Böyle bir günde ne yazabilirim ki?

Cumhuriyet'in manşetini (12 Nisan 2008) anımsıyorum birden...

"Dikkat çeken Zaman..."

28 Mart günü gözaltı sürecinden sonra "Bizim Savcıya 'Abi' Nasihati" başlıklı yazısıyla ilgili, Adalet Bakanlığı, İlhan Selçuk'la ilgili soruşturma için harekete geçmişti...

Adalet Bakanlığı, Şişli Cumhuriyet Savcılığı'na gönderilen talimata "Zaman gazetesi" nin fotokopisini eklemişti...

Ey sevgili okur, şaşırdın değil mi Cumhuriyet'in manşetini görünce...

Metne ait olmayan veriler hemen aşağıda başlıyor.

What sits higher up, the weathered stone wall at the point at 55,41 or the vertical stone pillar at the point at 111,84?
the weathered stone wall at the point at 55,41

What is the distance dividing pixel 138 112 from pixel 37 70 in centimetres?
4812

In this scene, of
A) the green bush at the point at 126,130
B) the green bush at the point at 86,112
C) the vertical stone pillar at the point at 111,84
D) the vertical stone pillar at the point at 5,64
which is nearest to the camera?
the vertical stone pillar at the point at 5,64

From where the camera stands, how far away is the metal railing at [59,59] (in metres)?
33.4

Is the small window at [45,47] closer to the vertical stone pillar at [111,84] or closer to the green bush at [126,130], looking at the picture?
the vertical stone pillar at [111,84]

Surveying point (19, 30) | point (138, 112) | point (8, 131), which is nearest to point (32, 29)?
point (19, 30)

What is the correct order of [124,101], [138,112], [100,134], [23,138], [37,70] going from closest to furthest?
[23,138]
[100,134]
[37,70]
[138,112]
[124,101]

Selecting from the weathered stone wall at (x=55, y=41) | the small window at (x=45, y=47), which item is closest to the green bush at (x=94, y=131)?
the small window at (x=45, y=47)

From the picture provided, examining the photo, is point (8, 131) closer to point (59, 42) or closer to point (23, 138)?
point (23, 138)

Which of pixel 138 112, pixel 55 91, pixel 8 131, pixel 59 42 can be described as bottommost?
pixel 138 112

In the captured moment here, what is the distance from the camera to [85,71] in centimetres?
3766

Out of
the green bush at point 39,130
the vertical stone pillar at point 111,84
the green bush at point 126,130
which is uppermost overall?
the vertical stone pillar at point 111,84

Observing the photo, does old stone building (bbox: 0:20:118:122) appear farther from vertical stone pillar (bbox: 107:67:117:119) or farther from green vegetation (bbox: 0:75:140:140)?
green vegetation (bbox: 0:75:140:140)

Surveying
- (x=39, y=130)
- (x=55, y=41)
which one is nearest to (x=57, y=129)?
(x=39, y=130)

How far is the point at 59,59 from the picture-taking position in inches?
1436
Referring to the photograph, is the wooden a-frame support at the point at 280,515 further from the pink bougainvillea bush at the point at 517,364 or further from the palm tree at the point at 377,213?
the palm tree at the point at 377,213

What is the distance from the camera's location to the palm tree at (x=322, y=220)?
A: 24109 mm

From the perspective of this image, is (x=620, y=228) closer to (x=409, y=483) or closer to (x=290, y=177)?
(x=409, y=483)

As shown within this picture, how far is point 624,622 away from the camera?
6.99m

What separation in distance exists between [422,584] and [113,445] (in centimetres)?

İlhan Selçuk'un yazısını bir gün sonra Fethullah Gülen'e yakınlığıyla bilinen Zaman gazetesi yayımlıyor, Adalet Bakanlığı da "adli görevini yapanı etkileme" suçu işlendiğini öne sürüp soruşturma buyruğu veriyor...

İlhan Selçuk, Zaman'da değil Cumhuriyet'te yazıyor...

İşin içinde iş var...

Cumhuriyet'e ve İlhan Selçuk'a öfkeli "Zaman" cılar "Bizim Savcı'ya 'Abi' Nasihati" başlıklı yazısını çarpıtarak veriyor 29 Mart'ta:

"İlhan Selçuk, kendisini gözaltına aldığı Savcı Zekeriya Öz'ü tehdit etti..."

***

Çayımı yudumlarken Devrim Sevimay'ın Zaman yazarı Hüseyin Gülerce'yle bir süre önce yaptığı söyleşiyi anımsıyorum...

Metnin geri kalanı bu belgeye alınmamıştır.